FRANKFURT- Lufthansa (LH) is facing a deepening aviation crisis as the ongoing Gulf War drives fuel prices to record highs and threatens kerosene availability at major airports worldwide. CEO Carsten Spohr has reversed his earlier optimistic stance, admitting the war’s impact is far greater than initially anticipated.
In response, Lufthansa (LH) is now evaluating a cut of up to five percent of its flight capacity, equivalent to roughly 40 aircraft from its 800-strong fleet, with short-time work arrangements likely at German operations and possible implications for ongoing acquisition bids.

Lufthansa Weighs Fleet Cuts Amid Gulf War Fuel Crisis
The crisis has exposed two major illusions long held across the aviation industry. The first is the belief that fuel hedging provides adequate financial protection.
While European airlines typically lock in advance fuel purchases at fixed prices, they still buy up to 30 percent of their fuel at spot market rates.
With kerosene prices jumping from around $0.50 per liter before the war to $1.20 per liter, Lufthansa’s per-passenger operating cost has risen by approximately 4.5 percent. Given that fuel accounts for roughly 22 percent of Lufthansa’s operating costs, this surge threatens to eliminate not only passenger operating margins but also profits from cargo and maintenance divisions.
The second illusion is that fuel availability is purely a pricing issue. Spohr confirmed that airports in Singapore (SIN), Bangkok (BKK), and several cities across India are already turning away additional flights to protect fuel supplies for existing routes.
With European airports sourcing around 40 percent of their kerosene from the Gulf, and nearly no tankers currently operating from the region, rationing in Europe is now considered a realistic near-term risk, Wirtschafts Woche reported.

Strategic Opportunity Behind the Crisis Response
Industry insiders suggest Spohr may be using the fuel crisis as cover to accelerate a long-stalled internal restructuring, particularly within the core Lufthansa passenger brand. Two internal teams have been tasked with developing cost-cutting proposals, with findings expected in May and implementation unlikely before the third quarter at the earliest.
Fleet modernization is one key priority. Lufthansa currently operates up to 30 aging long-haul aircraft, including the Airbus A340, partly because Airbus and Boeing remain behind on new aircraft deliveries.
The airline has been forced to run several hundred marginally profitable or loss-making flights simply to keep pilots employed. A crisis environment makes it significantly easier to retire unprofitable routes and aircraft ahead of schedule.

Wage Talks and TAP Acquisition Also in Play
Presenting a challenging financial outlook traditionally strengthens management’s position during labor discussions.

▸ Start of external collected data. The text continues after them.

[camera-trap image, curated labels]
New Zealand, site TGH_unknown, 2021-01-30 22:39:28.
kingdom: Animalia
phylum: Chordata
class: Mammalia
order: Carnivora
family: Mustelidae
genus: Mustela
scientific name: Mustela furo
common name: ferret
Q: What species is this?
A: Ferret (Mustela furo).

The crisis may also reshape Lufthansa’s bid for Portuguese airline TAP. With the Portuguese government expecting final bids from Lufthansa (LH) and Air France-KLM (AF) by the end of the week, the deteriorating market conditions could reduce the price Lufthansa needs to offer.
Unlike ITA Airways (AZ) or SAS (SK), TAP is currently profitable and represents immediate revenue potential. If Air France-KLM (AF) withdraws due to its own financial pressures, Lufthansa could secure TAP at a considerably lower valuation.

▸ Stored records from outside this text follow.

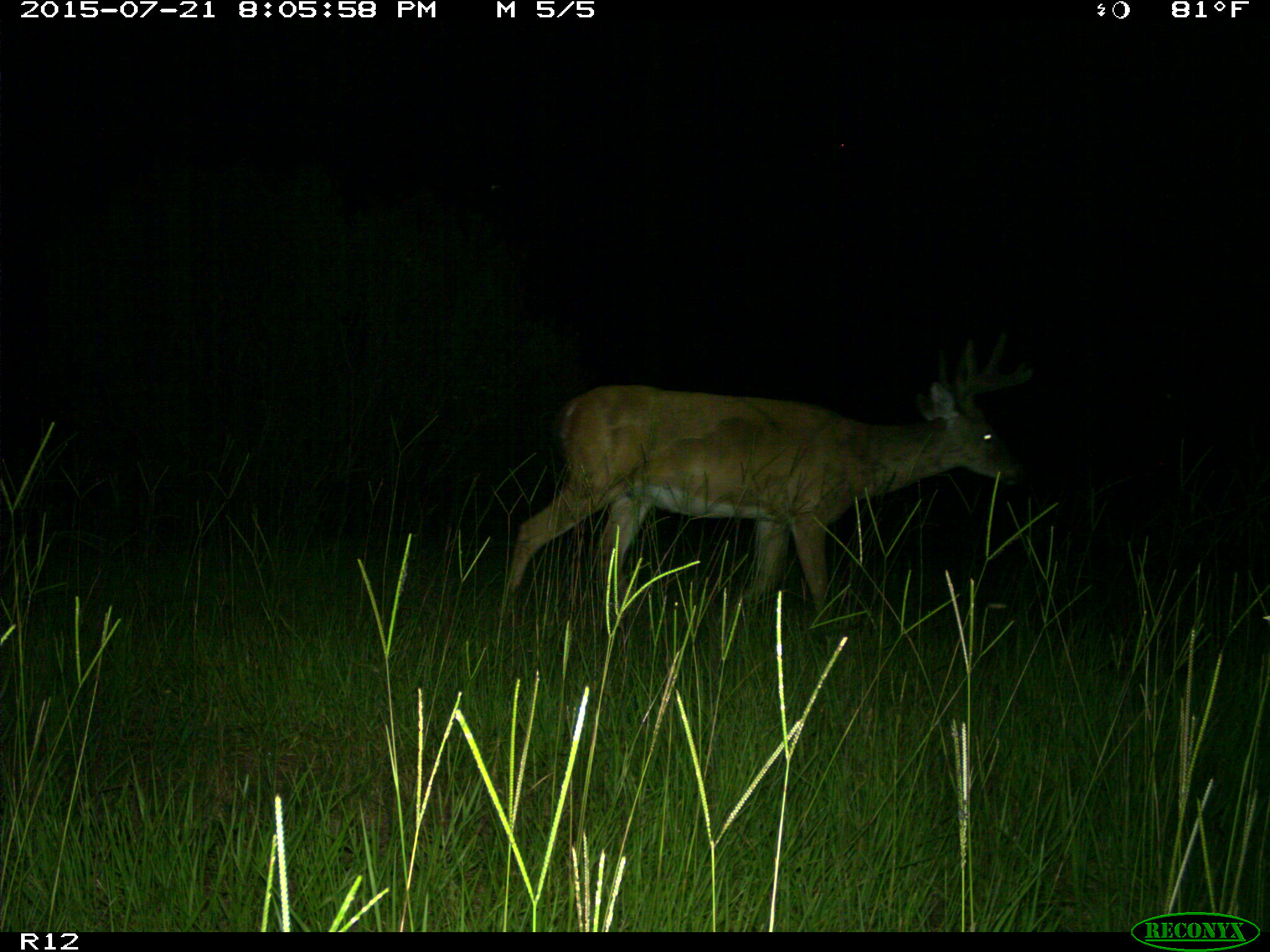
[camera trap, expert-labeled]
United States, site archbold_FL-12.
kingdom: Animalia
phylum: Chordata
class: Mammalia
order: Artiodactyla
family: Cervidae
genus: Odocoileus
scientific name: Odocoileus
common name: deer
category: unidentified deer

Demand Decline Adds Further Pressure
Travel demand is falling faster than Lufthansa’s proposed capacity cuts. Research from TDA shows holiday booking revenue fell 16 percent in the second week of March compared to the prior year.

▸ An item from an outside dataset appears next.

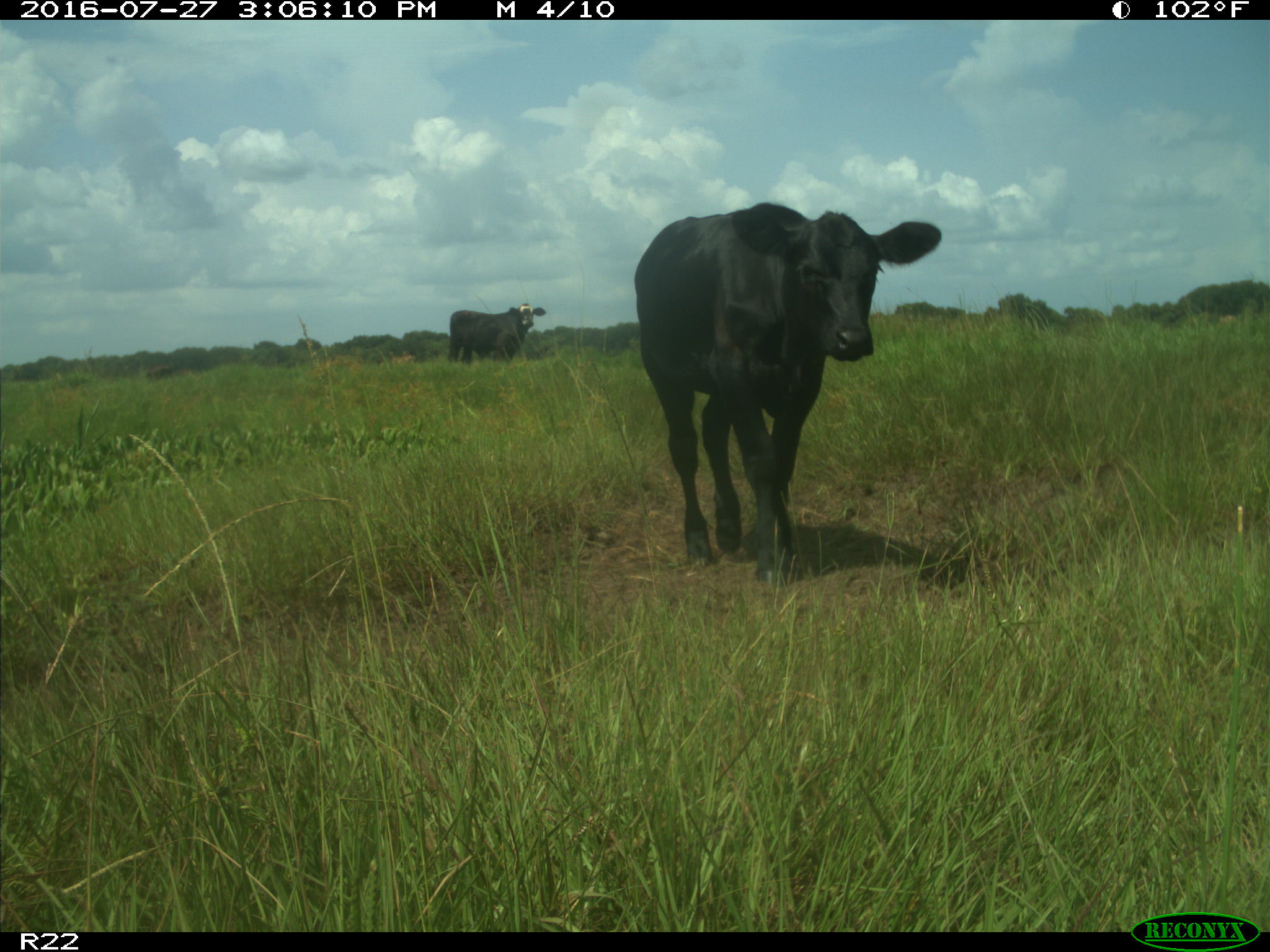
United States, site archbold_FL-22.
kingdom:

Meanwhile, prices for destinations perceived as safe have surged by as much as 20 percent, according to booking platform HolidayCheck, concentrating remaining business among fewer travelers and compressing overall yields.
Despite the turbulence, Spohr remains cautiously forward-looking. He confirmed during a recent visit to Boeing’s facility near Seattle-Everett (PAE) that a large wave of new aircraft, including the 777X, is expected to begin arriving next year, which he believes will ultimately position Lufthansa as a stronger carrier once the crisis passes.
Editor’s Note: We earlier misquoted Aviation consultant Shakeel Adam of Aviado Partners in the article. We are sorry for the inconvenience.